Aim: Locate every line in the records that contains the word "available", and copy each of those lines in full.

Provided information:

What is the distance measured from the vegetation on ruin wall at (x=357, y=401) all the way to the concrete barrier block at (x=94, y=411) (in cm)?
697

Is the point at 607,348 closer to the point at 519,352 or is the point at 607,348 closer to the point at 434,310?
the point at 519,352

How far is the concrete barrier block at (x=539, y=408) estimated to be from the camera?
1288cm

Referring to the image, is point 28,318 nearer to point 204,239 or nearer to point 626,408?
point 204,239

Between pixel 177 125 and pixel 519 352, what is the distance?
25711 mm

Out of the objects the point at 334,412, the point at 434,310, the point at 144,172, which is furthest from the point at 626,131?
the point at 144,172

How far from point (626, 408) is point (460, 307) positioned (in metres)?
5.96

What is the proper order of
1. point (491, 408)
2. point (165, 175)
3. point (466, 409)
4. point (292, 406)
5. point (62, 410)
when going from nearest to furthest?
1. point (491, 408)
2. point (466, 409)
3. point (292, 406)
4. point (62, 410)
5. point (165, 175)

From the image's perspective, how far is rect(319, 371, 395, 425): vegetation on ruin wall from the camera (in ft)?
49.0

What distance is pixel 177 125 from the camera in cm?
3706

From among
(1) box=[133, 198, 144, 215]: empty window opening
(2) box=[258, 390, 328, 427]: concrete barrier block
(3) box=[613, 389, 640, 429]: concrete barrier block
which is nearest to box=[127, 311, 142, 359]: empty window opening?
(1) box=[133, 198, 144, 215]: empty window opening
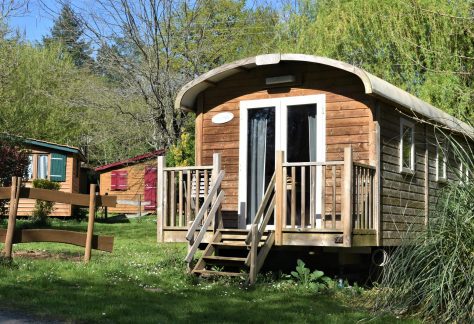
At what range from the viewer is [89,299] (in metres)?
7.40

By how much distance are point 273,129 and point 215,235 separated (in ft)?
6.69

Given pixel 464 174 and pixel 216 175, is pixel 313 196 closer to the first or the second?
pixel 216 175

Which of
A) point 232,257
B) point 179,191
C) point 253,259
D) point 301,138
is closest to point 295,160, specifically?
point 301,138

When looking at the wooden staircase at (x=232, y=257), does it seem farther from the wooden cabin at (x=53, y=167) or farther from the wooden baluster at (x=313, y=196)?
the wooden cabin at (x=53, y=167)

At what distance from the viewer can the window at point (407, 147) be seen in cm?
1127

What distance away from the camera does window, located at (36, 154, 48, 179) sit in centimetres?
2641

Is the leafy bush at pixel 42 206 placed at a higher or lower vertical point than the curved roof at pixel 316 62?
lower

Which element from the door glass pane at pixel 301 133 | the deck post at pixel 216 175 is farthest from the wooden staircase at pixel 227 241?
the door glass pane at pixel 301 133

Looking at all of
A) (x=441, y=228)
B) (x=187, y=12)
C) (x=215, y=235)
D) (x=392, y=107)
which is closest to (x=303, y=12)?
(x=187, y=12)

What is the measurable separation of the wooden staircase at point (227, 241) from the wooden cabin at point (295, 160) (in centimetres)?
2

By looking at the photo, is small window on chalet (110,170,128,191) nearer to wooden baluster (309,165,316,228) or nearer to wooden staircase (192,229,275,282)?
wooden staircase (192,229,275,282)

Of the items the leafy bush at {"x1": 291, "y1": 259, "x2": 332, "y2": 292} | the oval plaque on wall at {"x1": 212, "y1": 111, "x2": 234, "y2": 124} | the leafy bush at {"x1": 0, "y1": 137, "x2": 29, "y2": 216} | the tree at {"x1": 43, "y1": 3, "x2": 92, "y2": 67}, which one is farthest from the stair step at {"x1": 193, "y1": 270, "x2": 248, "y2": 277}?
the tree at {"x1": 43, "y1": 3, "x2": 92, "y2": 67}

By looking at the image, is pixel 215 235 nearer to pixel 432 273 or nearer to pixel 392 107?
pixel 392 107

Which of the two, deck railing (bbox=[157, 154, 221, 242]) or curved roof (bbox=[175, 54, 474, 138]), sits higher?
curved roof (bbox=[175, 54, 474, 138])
---
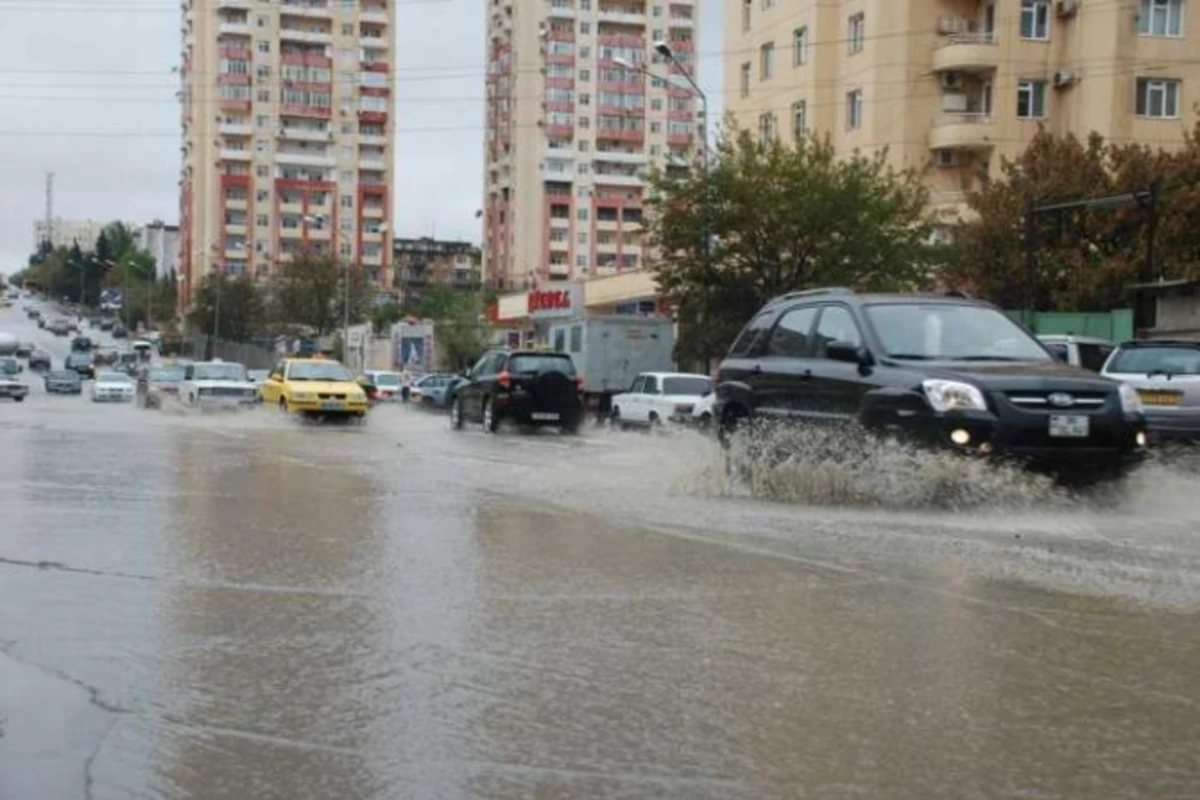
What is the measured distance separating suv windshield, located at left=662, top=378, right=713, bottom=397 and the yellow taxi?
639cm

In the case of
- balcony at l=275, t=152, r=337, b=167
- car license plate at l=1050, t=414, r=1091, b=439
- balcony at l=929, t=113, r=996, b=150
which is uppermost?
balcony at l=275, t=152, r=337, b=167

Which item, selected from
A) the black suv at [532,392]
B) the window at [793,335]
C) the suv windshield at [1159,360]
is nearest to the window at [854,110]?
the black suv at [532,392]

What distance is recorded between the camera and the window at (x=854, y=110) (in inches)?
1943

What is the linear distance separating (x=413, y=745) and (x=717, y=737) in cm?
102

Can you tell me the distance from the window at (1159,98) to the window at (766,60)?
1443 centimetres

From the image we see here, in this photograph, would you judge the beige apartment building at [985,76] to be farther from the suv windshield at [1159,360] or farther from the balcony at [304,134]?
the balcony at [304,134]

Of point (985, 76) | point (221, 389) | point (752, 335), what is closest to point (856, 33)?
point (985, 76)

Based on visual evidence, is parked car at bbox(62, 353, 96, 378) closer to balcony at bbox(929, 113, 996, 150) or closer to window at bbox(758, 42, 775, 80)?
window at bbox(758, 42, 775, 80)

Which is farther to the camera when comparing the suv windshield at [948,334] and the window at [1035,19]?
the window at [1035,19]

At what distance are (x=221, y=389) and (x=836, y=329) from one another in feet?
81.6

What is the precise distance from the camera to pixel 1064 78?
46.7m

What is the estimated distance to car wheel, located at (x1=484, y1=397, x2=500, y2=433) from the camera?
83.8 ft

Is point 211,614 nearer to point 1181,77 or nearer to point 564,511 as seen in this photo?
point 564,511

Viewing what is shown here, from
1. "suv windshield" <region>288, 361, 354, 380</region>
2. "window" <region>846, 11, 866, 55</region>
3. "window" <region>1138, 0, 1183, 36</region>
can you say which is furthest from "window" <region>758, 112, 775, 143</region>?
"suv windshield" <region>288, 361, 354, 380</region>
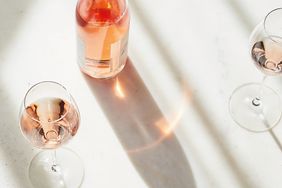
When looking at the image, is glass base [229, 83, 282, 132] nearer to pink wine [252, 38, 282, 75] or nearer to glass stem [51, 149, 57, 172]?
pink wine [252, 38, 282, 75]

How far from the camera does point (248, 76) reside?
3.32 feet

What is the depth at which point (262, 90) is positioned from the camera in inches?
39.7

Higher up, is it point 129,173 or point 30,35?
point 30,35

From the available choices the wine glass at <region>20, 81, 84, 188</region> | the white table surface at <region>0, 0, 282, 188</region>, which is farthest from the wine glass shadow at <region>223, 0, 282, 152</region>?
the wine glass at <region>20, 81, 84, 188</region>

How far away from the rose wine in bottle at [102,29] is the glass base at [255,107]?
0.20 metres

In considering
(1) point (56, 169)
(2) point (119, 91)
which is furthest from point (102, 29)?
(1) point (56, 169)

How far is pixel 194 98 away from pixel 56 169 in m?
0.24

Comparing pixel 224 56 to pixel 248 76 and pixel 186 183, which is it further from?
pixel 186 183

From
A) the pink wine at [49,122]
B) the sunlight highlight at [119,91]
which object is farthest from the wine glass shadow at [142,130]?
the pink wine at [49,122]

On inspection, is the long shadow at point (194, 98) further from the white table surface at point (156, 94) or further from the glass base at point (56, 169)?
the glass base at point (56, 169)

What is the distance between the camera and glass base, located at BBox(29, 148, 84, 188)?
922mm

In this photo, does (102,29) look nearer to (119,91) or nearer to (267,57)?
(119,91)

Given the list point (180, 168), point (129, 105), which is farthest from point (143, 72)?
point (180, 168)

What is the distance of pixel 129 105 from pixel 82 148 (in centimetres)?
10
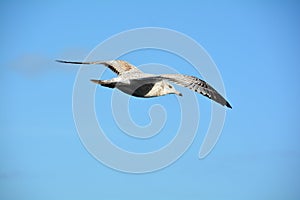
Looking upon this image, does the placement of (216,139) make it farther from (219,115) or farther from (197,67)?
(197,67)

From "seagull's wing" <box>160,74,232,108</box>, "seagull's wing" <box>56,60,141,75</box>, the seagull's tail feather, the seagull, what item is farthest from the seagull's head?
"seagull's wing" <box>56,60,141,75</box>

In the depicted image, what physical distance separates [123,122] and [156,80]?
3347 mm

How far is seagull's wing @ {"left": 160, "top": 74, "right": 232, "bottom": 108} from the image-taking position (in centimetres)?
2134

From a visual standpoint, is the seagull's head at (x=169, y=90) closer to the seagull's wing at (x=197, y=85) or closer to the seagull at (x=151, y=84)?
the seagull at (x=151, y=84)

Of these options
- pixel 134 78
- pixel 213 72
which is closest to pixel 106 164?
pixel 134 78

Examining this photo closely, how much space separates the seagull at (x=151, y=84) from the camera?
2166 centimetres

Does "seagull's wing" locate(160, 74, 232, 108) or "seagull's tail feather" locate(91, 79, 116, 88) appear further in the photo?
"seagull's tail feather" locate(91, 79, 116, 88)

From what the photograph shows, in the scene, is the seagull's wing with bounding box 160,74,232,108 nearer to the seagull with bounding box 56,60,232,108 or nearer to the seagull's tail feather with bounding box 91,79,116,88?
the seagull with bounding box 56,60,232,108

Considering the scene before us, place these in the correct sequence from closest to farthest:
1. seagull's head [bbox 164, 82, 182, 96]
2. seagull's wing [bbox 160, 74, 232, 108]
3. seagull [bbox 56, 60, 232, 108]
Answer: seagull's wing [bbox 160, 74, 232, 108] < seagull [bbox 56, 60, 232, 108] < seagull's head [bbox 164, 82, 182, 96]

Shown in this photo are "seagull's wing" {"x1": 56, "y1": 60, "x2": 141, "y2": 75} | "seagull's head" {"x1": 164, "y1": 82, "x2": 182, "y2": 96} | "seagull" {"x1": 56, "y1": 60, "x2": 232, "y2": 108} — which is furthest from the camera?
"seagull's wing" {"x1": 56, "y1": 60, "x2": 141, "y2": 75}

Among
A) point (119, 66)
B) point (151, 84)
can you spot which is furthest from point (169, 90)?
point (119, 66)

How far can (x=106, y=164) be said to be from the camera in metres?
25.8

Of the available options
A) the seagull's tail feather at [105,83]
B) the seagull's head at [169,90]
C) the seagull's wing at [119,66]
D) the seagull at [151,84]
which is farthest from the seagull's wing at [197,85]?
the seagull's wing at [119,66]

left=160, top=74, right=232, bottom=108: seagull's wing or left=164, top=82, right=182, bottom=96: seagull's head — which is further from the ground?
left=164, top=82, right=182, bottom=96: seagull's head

Result below:
From the available choices the wine glass at <region>20, 81, 84, 188</region> | the white table surface at <region>0, 0, 282, 188</region>, which is farthest from the wine glass shadow at <region>223, 0, 282, 152</region>?
Of the available options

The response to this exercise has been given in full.